Dynamic behaviors of a Leslie-Gower predator-prey model with Smith growth and constant-yield harvesting

Mengxin He ¹,
Zhong Li ^{2
,
,}

1.
School of Computer and Big Data, Minjiang University, Fuzhou, Fujian 350108, China
2.
School of Mathematics and Statistics, Fuzhou University, Fuzhou, Fujian 350108, China

Received: 26 August 2024 Revised: 31 October 2024 Accepted: 13 November 2024 Published: 25 November 2024

A Leslie-Gower predator-prey model with Smith growth and constant-yield harvesting is proposed in this paper. We show that the system admits at most two boundary equilibria, both of which are unstable. The degenerate positive equilibrium of the system is a cusp of codimension 2, and the system undergoes cusp-type Bogdanov-Takens bifurcation of codimension 2. Moreover, we prove that the system has a weak focus of order at most 3, and the system can undergo a degenerate Hopf bifurcation of codimension 3. Our results reveal that the constant-yield harvesting can lead to richer dynamic behaviors.

● STATED EXERCISE 1
Translate this sentence from the predator-prey model abstract into Spanish: "We show that the system admits at most two boundary equilibria, both of which are unstable."
● STATED EXERCISE 2
List every date given in the predator-prey model paper's publication history, each with the stage it marks.

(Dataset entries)
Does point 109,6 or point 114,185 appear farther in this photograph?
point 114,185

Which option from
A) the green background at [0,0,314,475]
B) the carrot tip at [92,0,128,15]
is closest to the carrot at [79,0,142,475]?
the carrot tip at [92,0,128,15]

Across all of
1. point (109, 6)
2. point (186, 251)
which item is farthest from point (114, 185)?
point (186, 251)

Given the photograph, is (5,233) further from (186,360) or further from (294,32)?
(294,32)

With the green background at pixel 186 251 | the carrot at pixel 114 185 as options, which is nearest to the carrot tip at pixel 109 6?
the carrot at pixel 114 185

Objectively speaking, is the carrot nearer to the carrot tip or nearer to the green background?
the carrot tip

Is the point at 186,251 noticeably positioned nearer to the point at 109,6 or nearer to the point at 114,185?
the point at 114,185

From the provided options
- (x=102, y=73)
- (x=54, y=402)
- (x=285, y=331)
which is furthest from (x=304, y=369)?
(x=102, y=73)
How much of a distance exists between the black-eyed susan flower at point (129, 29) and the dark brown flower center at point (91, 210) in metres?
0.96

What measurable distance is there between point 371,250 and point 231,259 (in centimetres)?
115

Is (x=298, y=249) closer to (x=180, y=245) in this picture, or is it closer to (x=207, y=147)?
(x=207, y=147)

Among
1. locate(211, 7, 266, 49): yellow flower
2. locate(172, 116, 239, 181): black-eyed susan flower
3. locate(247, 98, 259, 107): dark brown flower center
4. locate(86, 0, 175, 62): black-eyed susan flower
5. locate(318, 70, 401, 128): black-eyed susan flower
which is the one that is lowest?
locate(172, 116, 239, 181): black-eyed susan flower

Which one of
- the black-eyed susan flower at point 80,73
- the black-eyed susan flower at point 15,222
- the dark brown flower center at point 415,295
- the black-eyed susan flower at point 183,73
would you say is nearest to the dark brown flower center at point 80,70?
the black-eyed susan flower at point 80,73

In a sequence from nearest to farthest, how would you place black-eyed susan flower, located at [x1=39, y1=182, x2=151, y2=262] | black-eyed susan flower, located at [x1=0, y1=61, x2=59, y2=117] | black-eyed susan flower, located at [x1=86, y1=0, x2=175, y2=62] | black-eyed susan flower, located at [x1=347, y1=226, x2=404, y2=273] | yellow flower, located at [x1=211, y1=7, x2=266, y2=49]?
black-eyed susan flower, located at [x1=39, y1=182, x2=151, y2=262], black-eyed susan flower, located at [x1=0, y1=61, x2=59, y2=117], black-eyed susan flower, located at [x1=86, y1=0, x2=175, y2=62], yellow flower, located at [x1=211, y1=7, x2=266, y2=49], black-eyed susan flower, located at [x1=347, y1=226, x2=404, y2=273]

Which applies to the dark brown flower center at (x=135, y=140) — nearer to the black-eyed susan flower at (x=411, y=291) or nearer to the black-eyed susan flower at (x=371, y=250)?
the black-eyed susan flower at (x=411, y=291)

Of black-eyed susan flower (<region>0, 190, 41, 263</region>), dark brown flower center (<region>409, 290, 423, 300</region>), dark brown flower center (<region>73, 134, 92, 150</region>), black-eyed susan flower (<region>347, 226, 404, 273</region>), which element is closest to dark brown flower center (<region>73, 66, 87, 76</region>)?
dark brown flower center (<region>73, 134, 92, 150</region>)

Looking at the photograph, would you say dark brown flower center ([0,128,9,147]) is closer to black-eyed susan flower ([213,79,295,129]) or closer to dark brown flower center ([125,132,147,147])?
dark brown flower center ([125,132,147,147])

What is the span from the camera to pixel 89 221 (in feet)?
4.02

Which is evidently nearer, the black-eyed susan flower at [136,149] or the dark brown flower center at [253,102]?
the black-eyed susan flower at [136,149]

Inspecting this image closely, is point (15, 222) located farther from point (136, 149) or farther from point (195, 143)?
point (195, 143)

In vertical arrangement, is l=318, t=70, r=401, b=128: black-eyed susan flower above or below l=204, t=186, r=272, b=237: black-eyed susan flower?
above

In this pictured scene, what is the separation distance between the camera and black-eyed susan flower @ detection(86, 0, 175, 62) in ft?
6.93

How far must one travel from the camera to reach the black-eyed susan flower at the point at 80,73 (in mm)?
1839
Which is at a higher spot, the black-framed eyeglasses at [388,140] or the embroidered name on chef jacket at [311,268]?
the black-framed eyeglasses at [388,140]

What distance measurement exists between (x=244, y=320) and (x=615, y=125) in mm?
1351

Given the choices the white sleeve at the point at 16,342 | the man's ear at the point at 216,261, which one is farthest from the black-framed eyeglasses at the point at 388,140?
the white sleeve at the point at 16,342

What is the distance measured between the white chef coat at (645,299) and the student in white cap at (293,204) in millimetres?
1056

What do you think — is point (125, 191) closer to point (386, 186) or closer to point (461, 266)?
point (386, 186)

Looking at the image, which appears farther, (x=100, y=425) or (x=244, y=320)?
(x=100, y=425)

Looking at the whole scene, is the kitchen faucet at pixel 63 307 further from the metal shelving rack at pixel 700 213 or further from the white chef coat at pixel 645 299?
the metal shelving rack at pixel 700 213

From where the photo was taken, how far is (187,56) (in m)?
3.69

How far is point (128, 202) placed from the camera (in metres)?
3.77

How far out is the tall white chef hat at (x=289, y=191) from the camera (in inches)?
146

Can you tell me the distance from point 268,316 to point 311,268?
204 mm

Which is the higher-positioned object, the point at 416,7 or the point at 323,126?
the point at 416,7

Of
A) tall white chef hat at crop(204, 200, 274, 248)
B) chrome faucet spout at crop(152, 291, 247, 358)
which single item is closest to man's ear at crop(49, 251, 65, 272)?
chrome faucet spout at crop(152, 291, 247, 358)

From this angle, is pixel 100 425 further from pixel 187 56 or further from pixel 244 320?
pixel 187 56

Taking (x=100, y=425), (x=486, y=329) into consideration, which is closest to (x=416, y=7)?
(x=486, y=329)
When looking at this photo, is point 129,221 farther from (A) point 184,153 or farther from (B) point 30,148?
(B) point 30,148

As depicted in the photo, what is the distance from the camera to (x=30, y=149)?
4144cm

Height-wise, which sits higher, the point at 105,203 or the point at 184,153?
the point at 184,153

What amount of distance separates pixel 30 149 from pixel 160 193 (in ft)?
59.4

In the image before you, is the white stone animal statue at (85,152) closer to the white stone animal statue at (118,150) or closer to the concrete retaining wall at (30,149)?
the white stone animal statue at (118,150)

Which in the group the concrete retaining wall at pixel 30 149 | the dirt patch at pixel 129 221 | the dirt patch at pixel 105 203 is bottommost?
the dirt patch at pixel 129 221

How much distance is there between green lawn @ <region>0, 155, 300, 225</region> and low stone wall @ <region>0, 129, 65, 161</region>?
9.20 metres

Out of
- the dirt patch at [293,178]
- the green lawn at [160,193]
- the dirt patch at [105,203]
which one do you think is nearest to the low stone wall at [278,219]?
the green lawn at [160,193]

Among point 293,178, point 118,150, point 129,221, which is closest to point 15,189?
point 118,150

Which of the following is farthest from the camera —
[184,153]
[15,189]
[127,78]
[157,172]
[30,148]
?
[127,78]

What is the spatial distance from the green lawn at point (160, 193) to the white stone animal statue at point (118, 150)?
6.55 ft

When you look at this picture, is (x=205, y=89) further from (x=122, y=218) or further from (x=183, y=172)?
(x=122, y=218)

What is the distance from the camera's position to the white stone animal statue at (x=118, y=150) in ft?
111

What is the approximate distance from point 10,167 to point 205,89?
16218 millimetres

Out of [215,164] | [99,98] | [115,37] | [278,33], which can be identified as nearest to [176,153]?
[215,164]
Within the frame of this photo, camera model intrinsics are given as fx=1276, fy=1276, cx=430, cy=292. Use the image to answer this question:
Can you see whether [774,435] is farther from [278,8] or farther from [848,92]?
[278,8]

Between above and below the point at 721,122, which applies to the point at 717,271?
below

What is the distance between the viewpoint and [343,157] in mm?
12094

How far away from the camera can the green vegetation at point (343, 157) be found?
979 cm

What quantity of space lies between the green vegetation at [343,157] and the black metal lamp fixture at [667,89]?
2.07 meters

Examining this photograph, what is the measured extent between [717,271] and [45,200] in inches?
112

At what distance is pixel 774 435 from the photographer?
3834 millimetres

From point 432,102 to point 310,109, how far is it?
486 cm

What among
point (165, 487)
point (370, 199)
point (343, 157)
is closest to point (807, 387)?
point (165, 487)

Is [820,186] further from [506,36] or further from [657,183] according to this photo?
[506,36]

● CORRECT RESULT 1
Demostramos que el sistema admite como máximo dos equilibrios de frontera, ambos inestables.

● CORRECT RESULT 2
Received: 26 August 2024
Revised: 31 October 2024
Accepted: 13 November 2024
Published: 25 November 2024